Après ça, on sait qu’on ne verra pas mieux, mais il reste de quoi se faire plaisir.

Toujours dans le hangar A, Mr Ties prend le relais, et nous livre un set superbe et varié, avec notamment un edit du tube de Space, Magic Flight qui nous renvoie dans le cosmos.

Au bout d’un moment on se dit qu’il manque quelque chose, mais quoi ? Le Camion Bazar bien sûr ! On se dirige donc vers le village de vacances au fond du festival en faisant un stop dans le Hangar B, où a lieu le live tant attendu de Voices from the Lake.

On s’attendait à quelque chose d’assez lent, mystique, et un peu psyché, mais c’était finalement un live de techno assez percutante qui avait lieu. Après quelques pas de danse un peu veneres, on continue notre chemin pour aller décompresser un peu du côté des food trucks et du Camion Bazar.

On se laisse presque tenter par des moules frites, mais on va finalement découvrir l’OFNI, où on trouve une belle bande de lurons qui se sont sacrément chauffés pour la déco, et une bonne ambiance générale.

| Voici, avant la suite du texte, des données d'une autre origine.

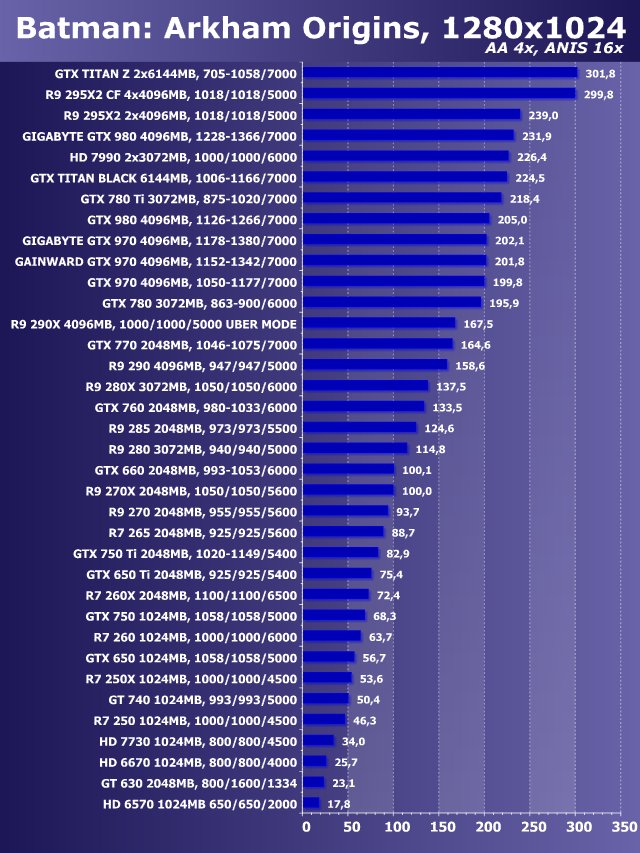 Batman: Arkham Origins, 1280x1024
AA 4x, ANIS 16x

GTX TITAN Z 2x6144MB, 705-1058/7000 301,8
R9 295X2 CF 4x4096MB, 1018/1018/5000 299,8
R9 295X2 2x4096MB, 1018/1018/5000 239,0
GIGABYTE GTX 980 4096MB, 1228-1366/7000 231,9
HD 7990 2x3072MB, 1000/1000/6000 226,4
GTX TITAN BLACK 6144MB, 1006-1166/7000 224,5
GTX 780 Ti 3072MB, 875-1020/7000 218,4
GTX 980 4096MB, 1126-1266/7000 205,0
GIGABYTE GTX 970 4096MB, 1178-1380/7000 202,1
GAINWARD GTX 970 4096MB, 1152-1342/7000 201,8
GTX 970 4096MB, 1050-1177/7000 199,8
GTX 780 3072MB, 863-900/6000 195,9
R9 290X 4096MB, 1000/1000/5000 UBER MODE 167,5
GTX 770 2048MB, 1046-1075/7000 164,6
R9 290 4096MB, 947/947/5000 158,6
R9 280X 3072MB, 1050/1050/6000 137,5
GTX 760 2048MB, 980-1033/6000 133,5
R9 285 2048MB, 973/973/5500 124,6
R9 280 3072MB, 940/940/5000 114,8
GTX 660 2048MB, 993-1053/6000 100,1
R9 270X 2048MB, 1050/1050/5600 100,0
R9 270 2048MB, 955/955/5600 93,7
R7 265 2048MB, 925/925/5600 88,7
GTX 750 Ti 2048MB, 1020-1149/5400 82,9
GTX 650 Ti 2048MB, 925/925/5400 75,4
R7 260X 2048MB, 1100/1100/6500 72,4
GTX 750 1024MB, 1058/1058/5000 68,3
R7 260 1024MB, 1000/1000/6000 63,7
GTX 650 1024MB, 1058/1058/5000 56,7
R7 250X 1024MB, 1000/1000/4500 53,6
GT 740 1024MB, 993/993/5000 50,4
R7 250 1024MB, 1000/1000/4500 46,3
HD 7730 1024MB, 800/800/4500 34,0
HD 6670 1024MB, 800/800/4000 25,7
GT 630 2048MB, 800/1600/1334 23,1
HD 6570 1024MB 650/650/2000 17,8

0 50 100 150 200 250 300 350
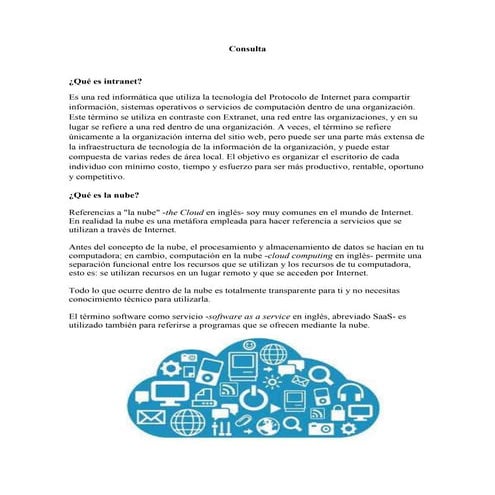 Consulta

¿Qué es intranet?

Es una red informática que utiliza la tecnología del Protocolo de Internet para compartir información, sistemas operativos o servicios de computación dentro de una organización. Este término se utiliza en contraste con Extranet, una red entre las organizaciones, y en su lugar se refiere a una red dentro de una organización. A veces, el término se refiere únicamente a la organización interna del sitio web, pero puede ser una parte más extensa de la infraestructura de tecnología de la información de la organización, y puede estar compuesta de varias redes de área local. El objetivo es organizar el escritorio de cada individuo con mínimo costo, tiempo y esfuerzo para ser más productivo, rentable, oportuno y competitivo.

¿Qué es la nube?

Referencias a "la nube" -the Cloud en inglés- soy muy comunes en el mundo de Internet. En realidad la nube es una metáfora empleada para hacer referencia a servicios que se utilizan a través de Internet.

Antes del concepto de la nube, el procesamiento y almacenamiento de datos se hacían en tu computadora; en cambio, computación en la nube -cloud computing en inglés- permite una separación funcional entre los recursos que se utilizan y los recursos de tu computadora, esto es: se utilizan recursos en un lugar remoto y que se acceden por Internet.

Todo lo que ocurre dentro de la nube es totalmente transparente para ti y no necesitas conocimiento técnico para utilizarla.

El término software como servicio -software as a service en inglés, abreviado SaaS- es utilizado también para referirse a programas que se ofrecen mediante la nube.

Suite à cette pause rafraichissante on retourne se jeter dans le Hangar A, où papa Kenny Dope nous passe quelques classiques qui donnent le sourire. C’est ensuite l’heure de rentrer se coucher, le temps de faire l’erreur fatale d’acheter un sandwich de viande crue devant le festival.

Un bon weekend au Weather Festival somme toute ! On remercie chaleureusement toute l’équipe, et on a hâte d’être à la prochaine édition, pour laquelle encore une fois, on l’espère, vous pourrez Grabber vos places sur SoundGrabber.